• ACTIONS TO TAKE:
[1] According to the passage on Quebrada below, who carried out the 1899 census of Puerto Rico?
[2] Put this sentence from the passage on Quebrada below into Spanish: "Quebrada is a barrio in the municipality of San Lorenzo, Puerto Rico."
[3] Write the next part of the passage on Quebrada below, picking up after its last sentence.

• PASSAGE TO READ:
——————————

Barrio of Puerto Rico

Quebrada is a barrio in the municipality of San Lorenzo, Puerto Rico. Its population in 2010 was 3,354.

==History==
Quebrada was in Spain's gazetteers until Puerto Rico was ceded by Spain in the aftermath of the Spanish–American War under the terms of the Treaty of Paris of 1898 and became an unincorporated territory of the United States. In 1899, the United States Department of War conducted a census of Puerto Rico finding that the population of Quebrada barrio was 1,198.

Historical population
| Census | Pop. | Note | %± |
| 1900 | 1,198 |  | — |
| 1910 | 919 |  | −23.3% |
| 1920 | 1,011 |  | 10.0% |
| 1930 | 1,508 |  | 49.2% |
| 1940 | 1,697 |  | 12.5% |
| 1950 | 1,270 |  | −25.2% |
| 1960 | 1,012 |  | −20.3% |
| 1970 | 0 |  | −100.0% |
| 1980 | 1,296 |  | — |
| 1990 | 1,838 |  | 41.8% |
| 2000 | 2,231 |  | 21.4% |
| 2010 | 3,354 |  | 50.3% |
U.S. Decennial Census 1899 (shown as 1900) 1910-1930 1930-1950 1980-2000 2010

==Sectors==
Barrios (which are, in contemporary times, roughly comparable to minor civil divisions) in turn are further subdivided into smaller local populated place areas/units called sectores (sectors in English). The types of sectores may vary, from normally sector to urbanización to reparto to barriada to residencial, among others.

——————————

• PROVIDED DATA:
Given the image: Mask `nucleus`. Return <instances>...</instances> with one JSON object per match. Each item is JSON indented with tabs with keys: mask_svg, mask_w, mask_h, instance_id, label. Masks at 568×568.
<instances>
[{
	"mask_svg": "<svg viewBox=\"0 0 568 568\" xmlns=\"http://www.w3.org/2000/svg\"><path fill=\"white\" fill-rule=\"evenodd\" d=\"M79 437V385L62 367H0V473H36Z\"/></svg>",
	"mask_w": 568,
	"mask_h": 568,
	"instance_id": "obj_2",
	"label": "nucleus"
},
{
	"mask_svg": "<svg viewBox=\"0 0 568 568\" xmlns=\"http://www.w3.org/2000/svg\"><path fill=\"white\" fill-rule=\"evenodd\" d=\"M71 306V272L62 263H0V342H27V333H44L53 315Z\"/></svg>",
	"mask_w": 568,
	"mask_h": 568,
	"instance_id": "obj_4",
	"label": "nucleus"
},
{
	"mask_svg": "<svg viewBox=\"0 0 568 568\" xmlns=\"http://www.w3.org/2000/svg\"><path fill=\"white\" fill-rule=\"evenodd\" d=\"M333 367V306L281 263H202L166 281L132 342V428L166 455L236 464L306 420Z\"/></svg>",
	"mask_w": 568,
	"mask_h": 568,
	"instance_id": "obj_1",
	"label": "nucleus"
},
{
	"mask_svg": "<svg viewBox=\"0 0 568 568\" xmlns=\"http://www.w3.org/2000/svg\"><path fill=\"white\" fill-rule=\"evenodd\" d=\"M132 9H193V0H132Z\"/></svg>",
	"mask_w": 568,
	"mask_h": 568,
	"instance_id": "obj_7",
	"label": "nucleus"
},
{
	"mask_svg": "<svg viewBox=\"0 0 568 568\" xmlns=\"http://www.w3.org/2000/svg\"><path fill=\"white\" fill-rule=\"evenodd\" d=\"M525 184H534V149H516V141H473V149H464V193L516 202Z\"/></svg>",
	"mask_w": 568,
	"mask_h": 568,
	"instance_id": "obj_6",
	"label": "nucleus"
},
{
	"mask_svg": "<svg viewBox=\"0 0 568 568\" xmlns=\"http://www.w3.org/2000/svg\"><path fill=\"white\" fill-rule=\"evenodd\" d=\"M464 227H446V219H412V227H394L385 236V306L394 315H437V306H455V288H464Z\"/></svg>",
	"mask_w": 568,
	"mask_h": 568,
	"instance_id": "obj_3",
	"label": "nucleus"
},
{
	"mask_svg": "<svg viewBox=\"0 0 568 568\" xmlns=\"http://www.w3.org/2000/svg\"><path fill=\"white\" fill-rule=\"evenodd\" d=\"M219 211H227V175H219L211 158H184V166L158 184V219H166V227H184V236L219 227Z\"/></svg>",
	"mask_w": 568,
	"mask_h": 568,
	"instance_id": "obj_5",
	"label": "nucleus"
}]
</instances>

——————————

• ANSWERS PROVIDED:
[1] The United States Department of War.

[2] Quebrada es un barrio del municipio de San Lorenzo, Puerto Rico.

[3]
The following sectors are in Quebrada barrio:

Colonia Vapor, Entrada Crematorio, Sector Alamo, Sector Arzuaga, Sector Bruseles, Sector Cachete, Sector Capilla, Sector Carmelo Dávila, Sector Cuatro Calles, Sector Gómez, Sector Jardines de San Joaquín, Sector Los Agosto, Sector Los Dávila, Sector Méndez Sector Bezares, Sector Rojas, Sector Santa, Sector Serrano, Sector Valles de San Joaquín, Sector Valles de San Lorenzo, Sector Vázquez, Sector Vistas de Quebrada, Urbanización Haciendas Parque de San Lorenzo, Urbanización Sabanera del Río, Urbanización Savannah Real, Urbanización Valles de Quebrada, and Urbanización Villas de Quebrada.